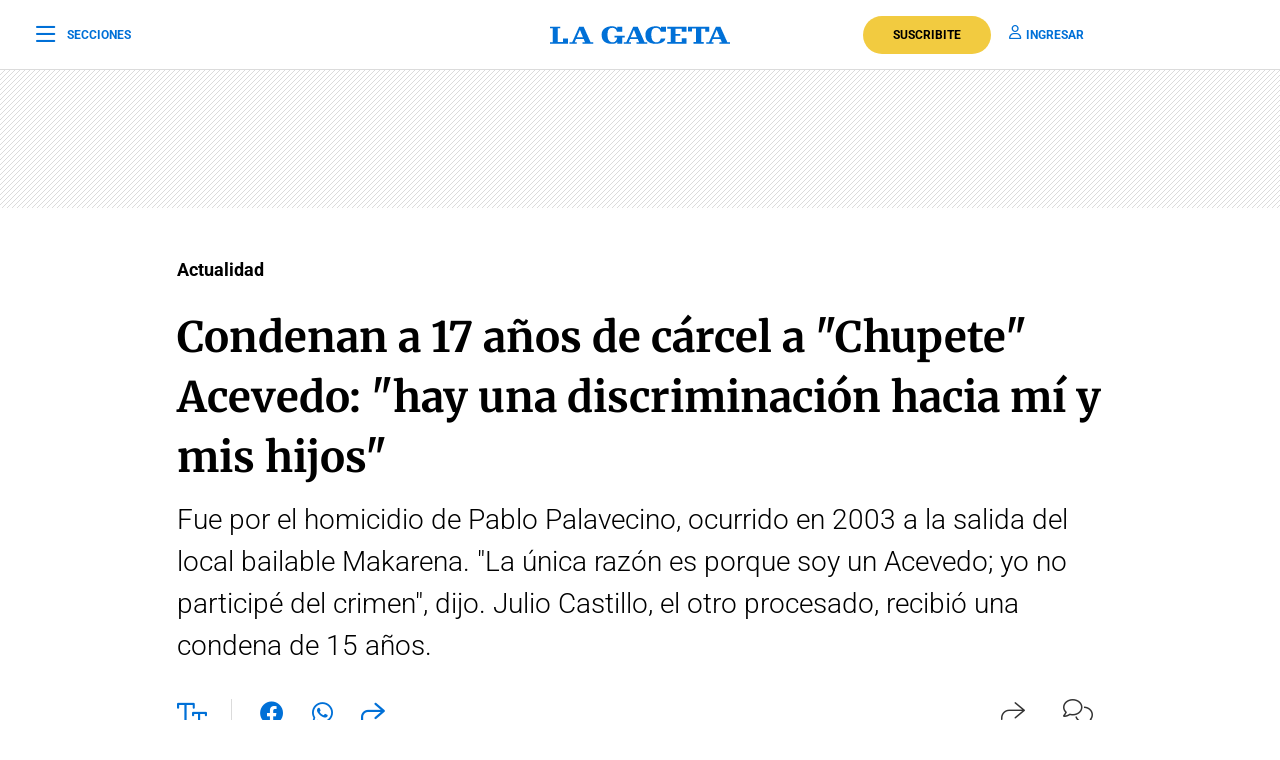

--- FILE ---
content_type: text/html; charset=utf-8
request_url: https://www.google.com/recaptcha/api2/aframe
body_size: 137
content:
<!DOCTYPE HTML><html><head><meta http-equiv="content-type" content="text/html; charset=UTF-8"></head><body><script nonce="LOOfQDLjYD7zma9gIPf9ww">/** Anti-fraud and anti-abuse applications only. See google.com/recaptcha */ try{var clients={'sodar':'https://pagead2.googlesyndication.com/pagead/sodar?'};window.addEventListener("message",function(a){try{if(a.source===window.parent){var b=JSON.parse(a.data);var c=clients[b['id']];if(c){var d=document.createElement('img');d.src=c+b['params']+'&rc='+(localStorage.getItem("rc::a")?sessionStorage.getItem("rc::b"):"");window.document.body.appendChild(d);sessionStorage.setItem("rc::e",parseInt(sessionStorage.getItem("rc::e")||0)+1);localStorage.setItem("rc::h",'1769325611816');}}}catch(b){}});window.parent.postMessage("_grecaptcha_ready", "*");}catch(b){}</script></body></html>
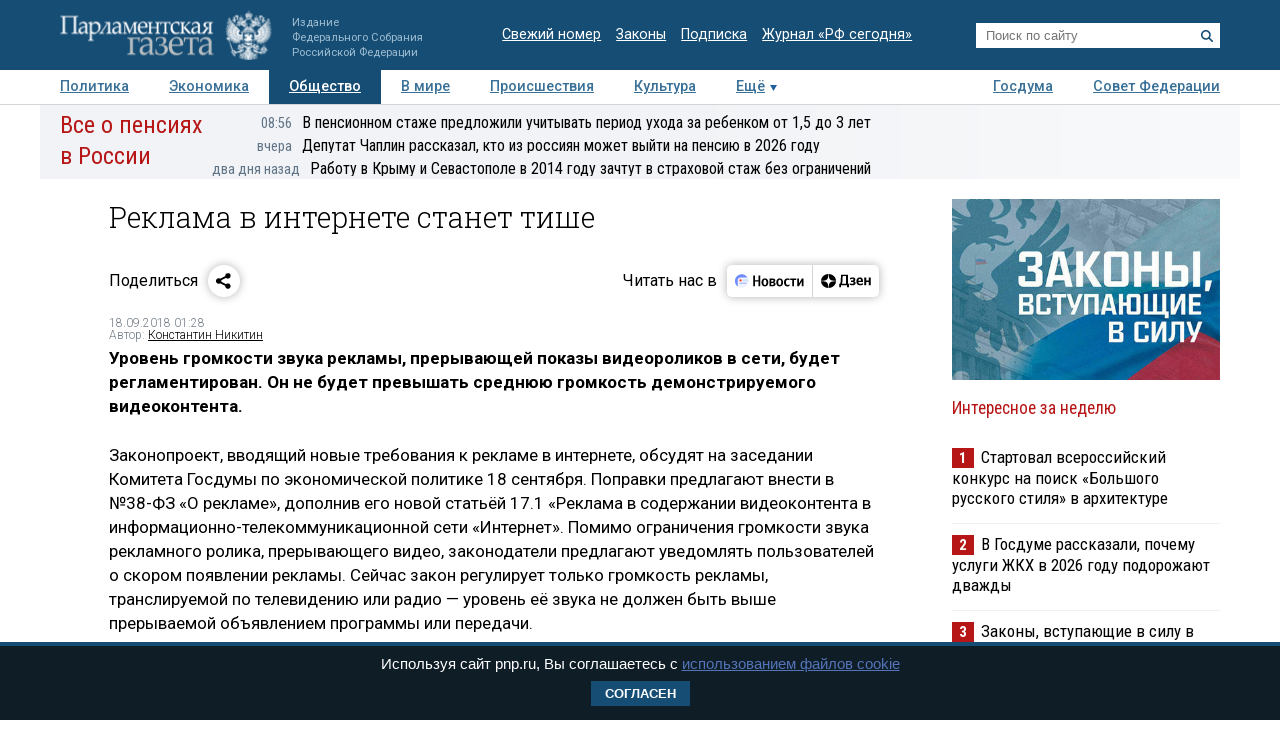

--- FILE ---
content_type: application/javascript
request_url: https://smi2.ru/counter/settings?payload=COTLAhiKu4qrvjM6JDRhMTAxMDE2LTQxZGYtNGRmMC1hYWZkLTExMWI0NDM5OWM1Yg&cb=_callbacks____0mkpck4k7
body_size: 1520
content:
_callbacks____0mkpck4k7("[base64]");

_ _ _

**EXERCISE**
Look through the records above and please copy every line in which the string "google" occurs.

**WORKED SOLUTION**
request_url: https://www.google.com/recaptcha/api2/aframe
<!DOCTYPE HTML><html><head><meta http-equiv="content-type" content="text/html; charset=UTF-8"></head><body><script nonce="LOOfQDLjYD7zma9gIPf9ww">/** Anti-fraud and anti-abuse applications only. See google.com/recaptcha */ try{var clients={'sodar':'https://pagead2.googlesyndication.com/pagead/sodar?'};window.addEventListener("message",function(a){try{if(a.source===window.parent){var b=JSON.parse(a.data);var c=clients[b['id']];if(c){var d=document.createElement('img');d.src=c+b['params']+'&rc='+(localStorage.getItem("rc::a")?sessionStorage.getItem("rc::b"):"");window.document.body.appendChild(d);sessionStorage.setItem("rc::e",parseInt(sessionStorage.getItem("rc::e")||0)+1);localStorage.setItem("rc::h",'1769325611816');}}}catch(b){}});window.parent.postMessage("_grecaptcha_ready", "*");}catch(b){}</script></body></html>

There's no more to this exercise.